Più che un rimaneggiamento una vera e propria riscrittura. Ecco perché, nonostante ieri sera fosse convocato il Consiglio dei ministri, la nuova bozza del Piano nazionale di ripresa e resilienza (Pnrr) non ha visto la luce. Il ministro dell'Economia, Roberto Gualtieri, e i tecnici di Via XX Settembre ne hanno modificato i contenuti pur mantenendo invariati gli obiettivi. La ripartizione degli stanziamenti è a tutt'oggi oggetto di trattativa politica tra i partiti della maggioranza ma si può già affermare che alcune richieste di Italia viva sono state accolte. In particolare dovrebbe diminuire la quota destinata al finanziamento dei bonus che originariamente era fissata attorno al 40% dei 209 miliardi complessivi che Next Generation Eu fornirà all'Italia. L'intento è quello di ridurre il superammortamento per l'acquisto di beni strumentali a basso contenuto tecnologico e saranno espunti tutti i microprogetti dal vago sapore elettoralistico. Saranno, quindi, rafforzati gli investimenti in infrastrutture, digitalizzazione e tecnologie green. Renzi, però, non avrà partita vinta sulla rimodulazione dei piani: solo 40 miliardi saranno destinati ai nuovi progetti mentre con gli altri 87 miliardi di finanziamenti (loans) si provvederà a garantire la realizzazione di opere già avviate.
Il leader di Italia viva dovrebbe portare a casa anche l'eliminazione del Centro di ricerca sulla cybersecurity, uno dei progetti più controversi della bozza predisposta dal premier Conte. Sulla governance delle risorse è previsto una gestione più collegiale.

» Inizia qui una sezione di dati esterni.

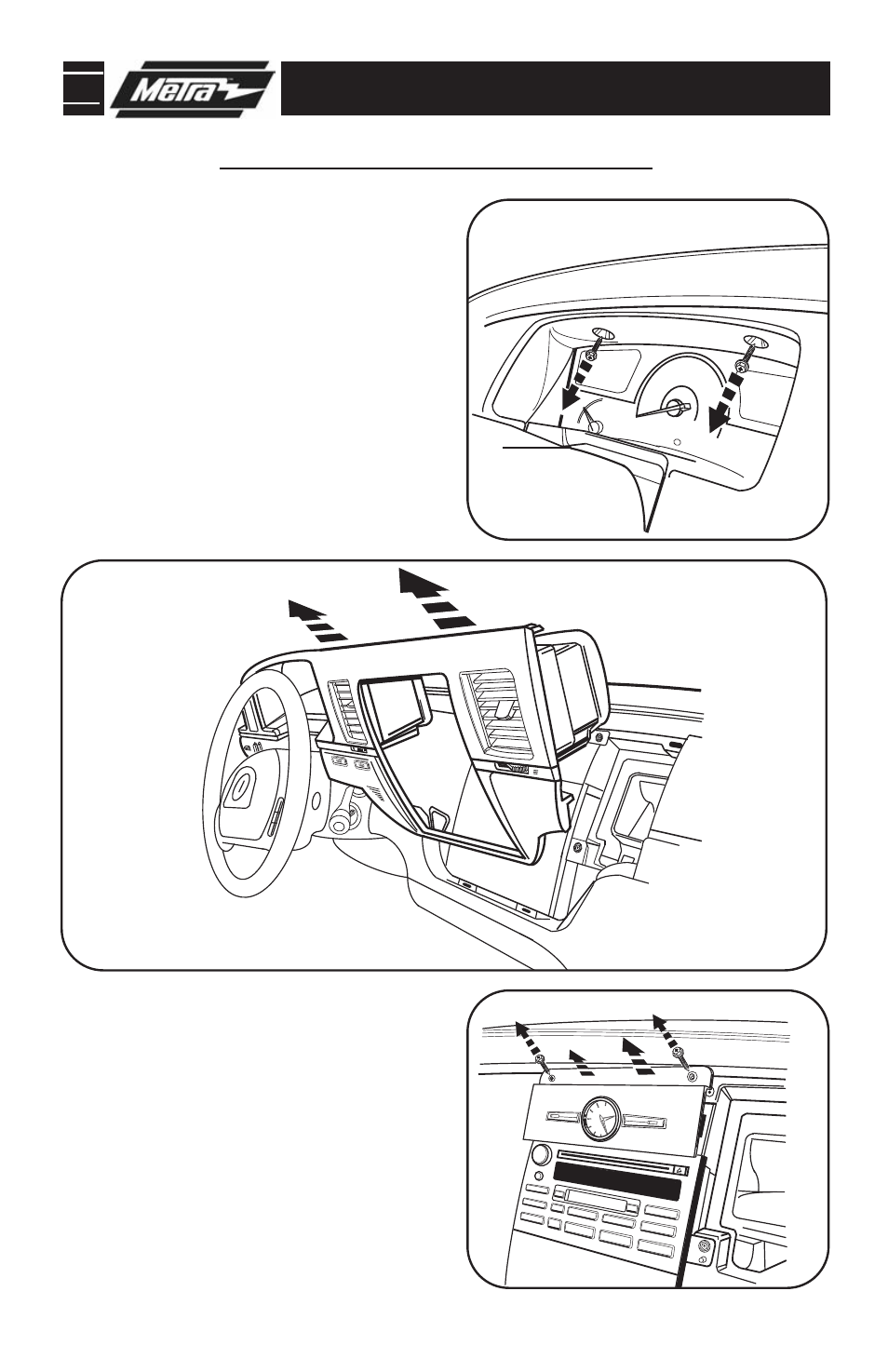 Metra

Il Pd, nel frattempo, ha ottenuto maggiori fondi per i servizi sociali, l'integrazione sociosanitaria, il terzo settore, gli anziani e gli asili nido. Queste, stando a quanto si apprende, alcune delle modifiche alla bozza del Recovery plan. Sull'attuazione di queste linee guida vigilerà il ministro delle Politiche Ue, Enzo Amendola, diretta emanazione della segreteria del Nazareno.
Se la matassa del Pnrr resta comunque difficile da sbrogliare, altrettanto complicata è la questione relativa alla messa a punto del quinto dl Ristori. Il nuovo scostamento di bilancio da 20 miliardi di euro potrebbe, infatti, non essere sufficiente a garantire indennizzi adeguati a tutte le categorie. I ritardi nella distribuzione dei vaccini anti-Covid rischiano di allungare i tempi per l'uscita dalla crisi economica e quindi potrebbe essere addirittura necessario il varo di un sesto decreto oltre quello in rampa di lancio. Basti solo pensare che il ministro del Lavoro, Nunzia Catalfo, ieri in un'intervista a Repubblica ha anticipato l'intenzione di estendere il divieto di licenziamento oltre il termine finora previsto del 31 marzo, un'ipotesi che se realizzata renderebbe necessario allungare ulteriormente la cassa-Covid spendendo ben più degli ulteriori 5 miliardi già pianificati con il nuovo dl. E a Via XX settembre hanno già compreso che la maggioranza attuale non è in grado di gestire da sola questa fase complicata. Ieri i viceministri dell'Economia, Laura Castelli e Antonio Misiani, hanno accolto le indicazioni dei forzisti Claudia Porchietto e della renziana Silvia Fregolent incontrando alcuni rappresentanti del settore sciistico, dagli impianti di risalita agli istruttori incluso l'indotto di questo comparto.
L'obiettivo è definire «un sostegno concreto» per questa categoria, particolarmente colpita dal lockdown invernale, al fine di inserire misure efficaci nel prossimo dl Ristori. Un'iniziativa che sembra prefigurare l'avvio di una nuova stagione politica.